Подобные приступы начали случаться с ней после того, как отец отстриг ей косички. Она стала нуждаться в чем-нибудь грубом, даже смертельном, но чтобы пульс, хоть на мгновения, затикал в вене. Девочкой, томимая неподвижной окружающей атмосферой, она воображала ядерную войну, потом рассчитывала на инопланетян, потом на солнечное затмение – думала, наступит тьма, подует ветер, и люди станут крючиться, как в кино. Подростком ждала комету, позже миллениум, а после нескольких лет затишья стала возлагать большие надежды на швейцарский адронный коллайдер. Тогда многие у нас считали дни до пуска этого технического чуда. Вот врубят, и начнется. Коллайдер включили да и выключили, что-то в нем недоработали. Потом, кажется, снова включили, может, этот коллайдер и по сей день вертится, но повлиять ни на что не может.
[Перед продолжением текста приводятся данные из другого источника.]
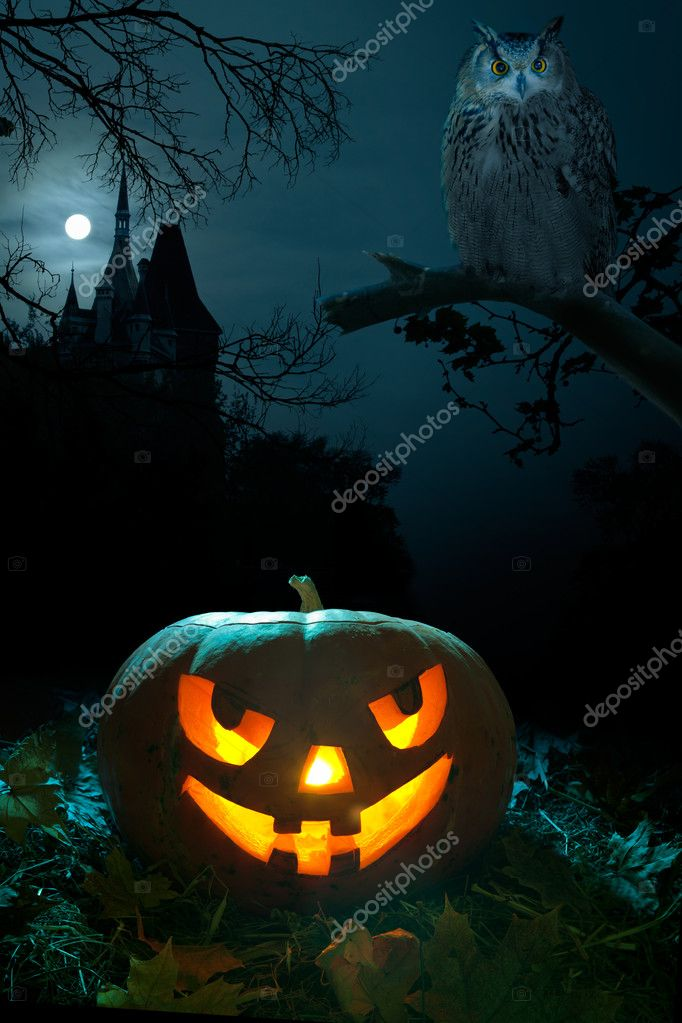 Scary pumpkin, Owl and the castle on Halloween nigh — Stock Photo #6963359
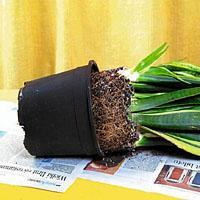 Jak przesadzać kwiaty doniczkowe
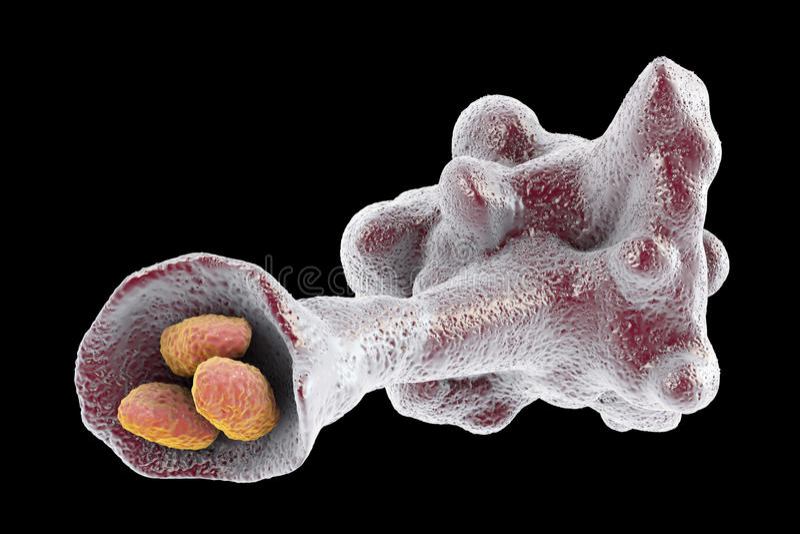 Protozoan d'amibe engloutissant des bactéries illustration libre de droits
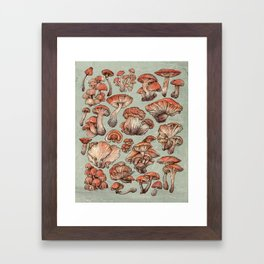 A Series of Mushrooms Framed Art Print
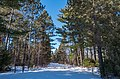 General Andrews State Forest - Willow River Campground - Closed in Winter (40611193122).jpg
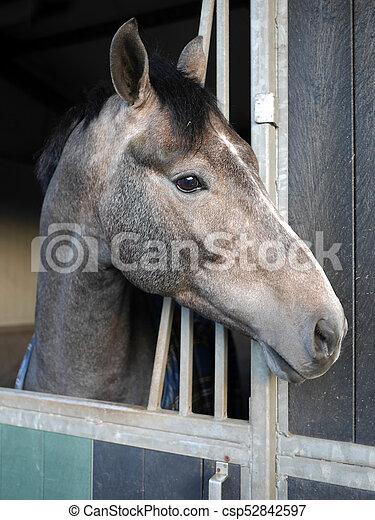 Pferd - csp52842597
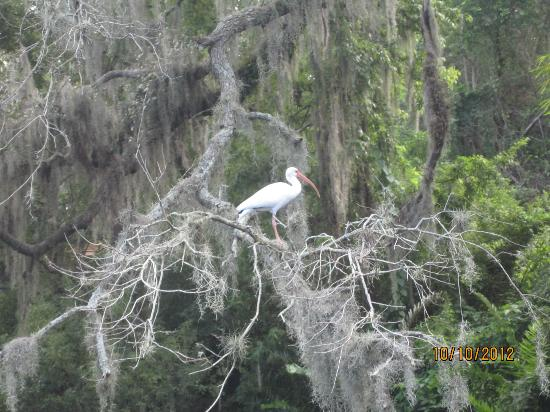 Hillsborough River : Beautiful bird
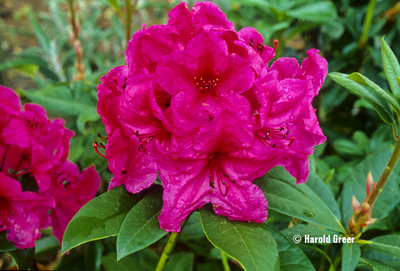 Rhododendron 'Lydia'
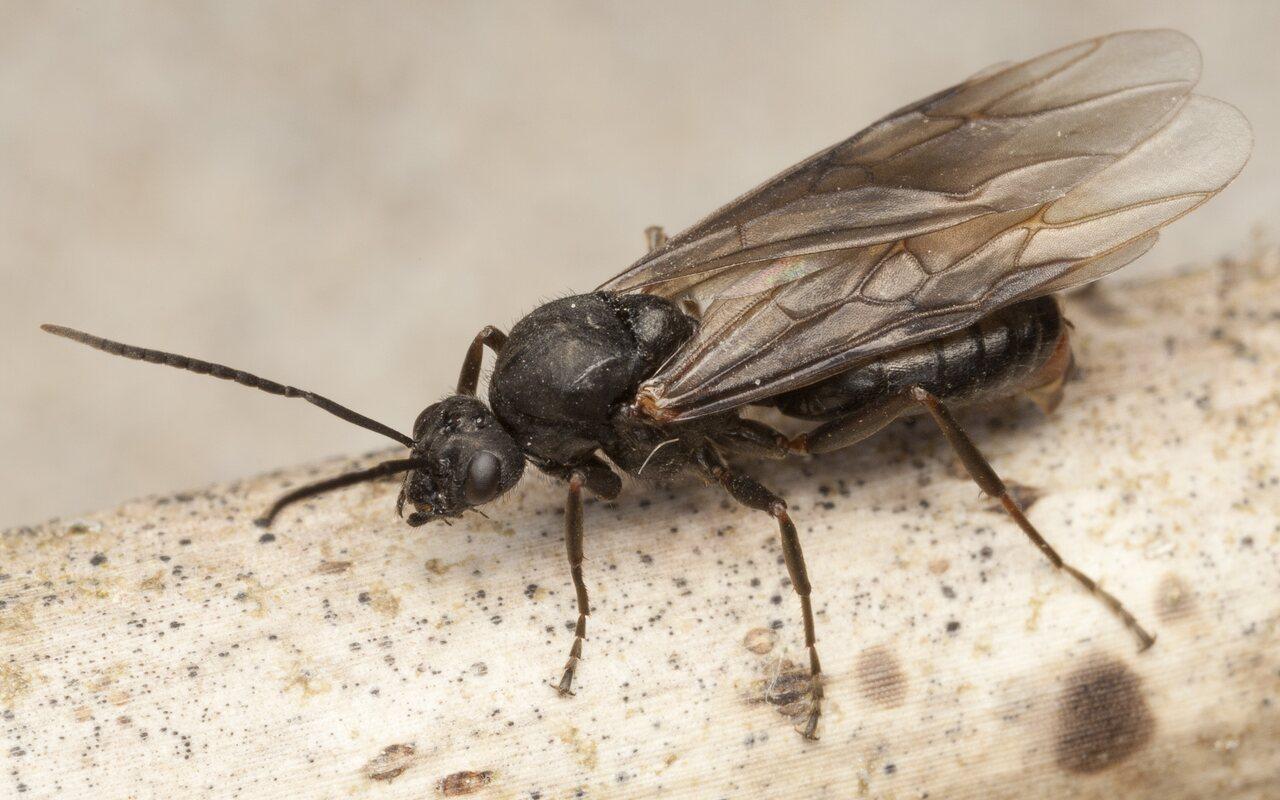 Formicidae-4156.jpg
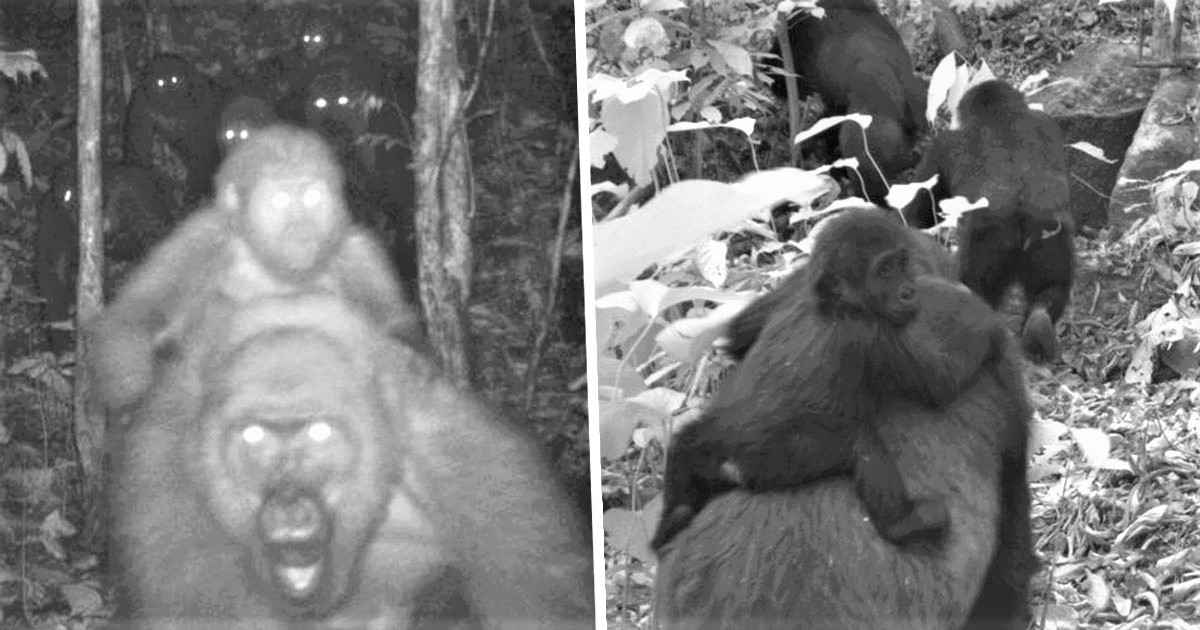 Rare Great Apes On Brink Of Extinction Photographed With Babies For First Time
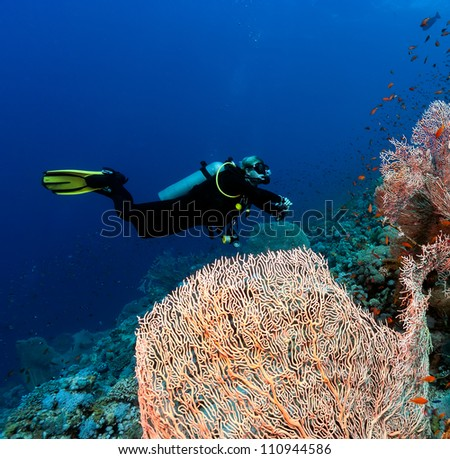 Diver next to a large sea fan deep underwater - stock photo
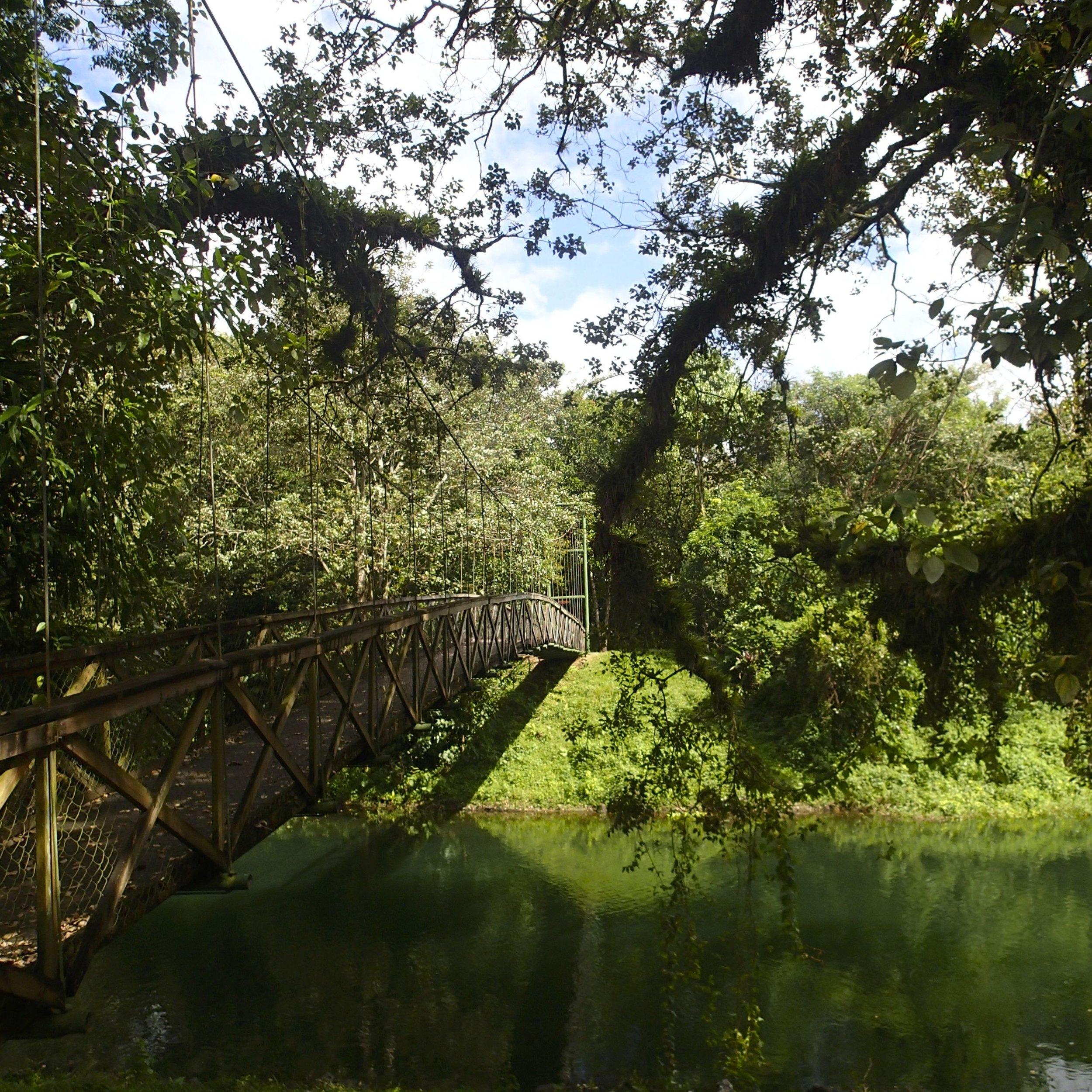 puente colgante.jpg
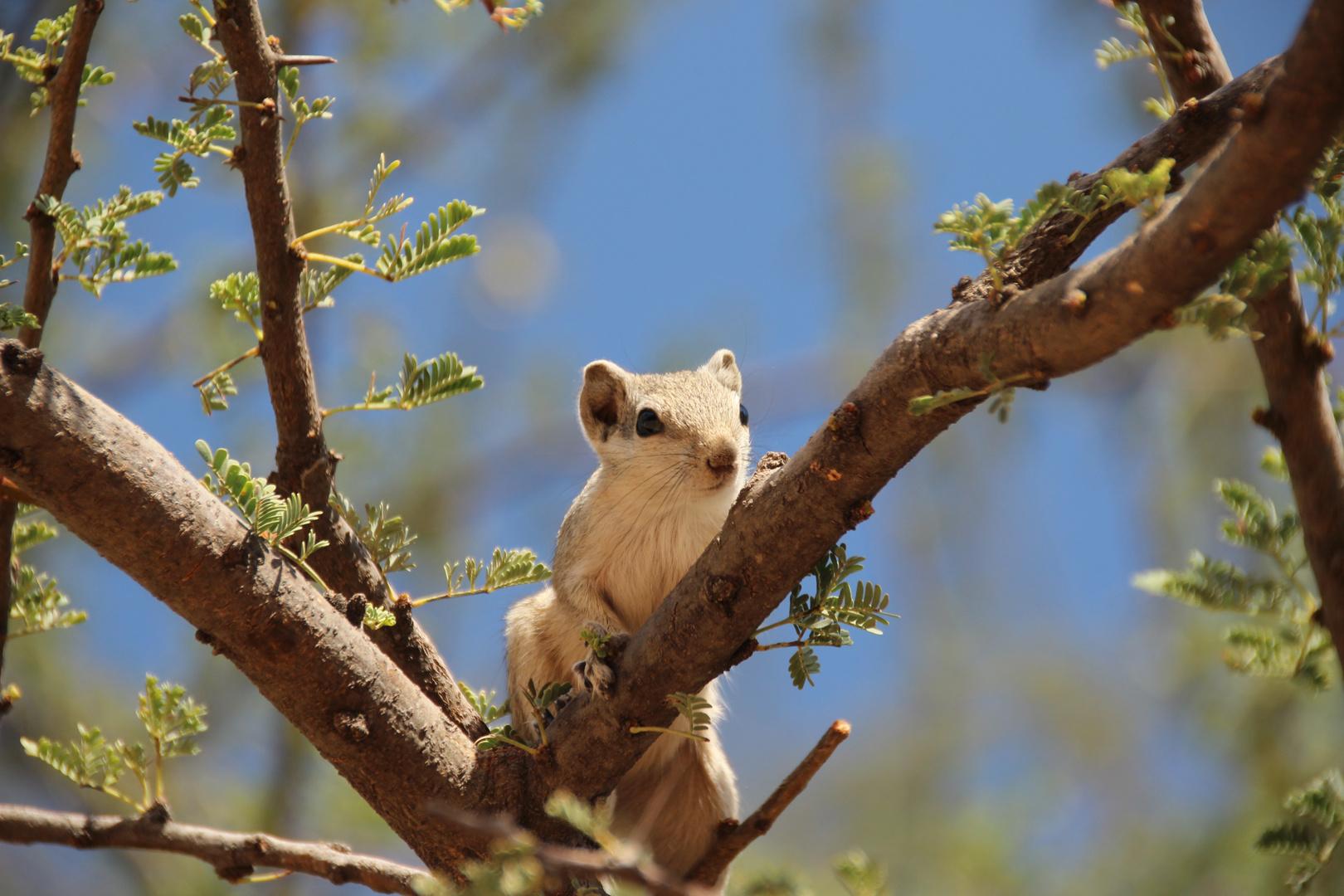 Streifenhörnchen in Pushkar...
Теперь жажда катаклизма в одночасье вернулась. Чем нежнее становился ветер, чем отчетливее слышалось мурлыканье парочек, чем острее был запах свежей краски, которой замазывали скамейки и ограды, тем сильнее хотелось, чтобы все вожделенные катастрофы немедленно произошли. Отшвырнув тряпку, не поправив волос, не переодевшись, Вера выскочила за дверь.
С отъездом банкира обнаружилось, что она совершенно, в самом натуральном смысле одинока. Товарки повыскакивали замуж, а семейные пары не любят поддерживать отношения с незамужней и привлекательной. Муж боится, что такая подтолкнет его половину к гулянкам, жена – что муж оступится.
Друзей-мужчин не было, банкир-собственник ее огораживал, а редкие прорвавшиеся сквозь его ревность интересовались ею только как предметом реализации незамысловатых эротических фантазий и теряли всякий пыл, даже делались недругами, едва поняв, что поживиться не выйдет.
Вера была все еще очень хороша, но повсюду сновали представительницы новых поколений, находящиеся в разных фазах цветения молодости. Она чувствовала, что пространство вокруг нее, всегда искрящее от мужских взглядов и неприличных предложений, обращается в штиль и скоро будет напоминать вакуумную пустоту. Привыкнув, что поблизости всегда кто-то вьется, Вера теперь напоминала корабль-долгострой, который решили на воду семейной жизни не спускать, а разобрать стапели. Последнюю подпорку вот-вот уберут, он завалится набок и будет медленно ржаветь, служа печальным примером.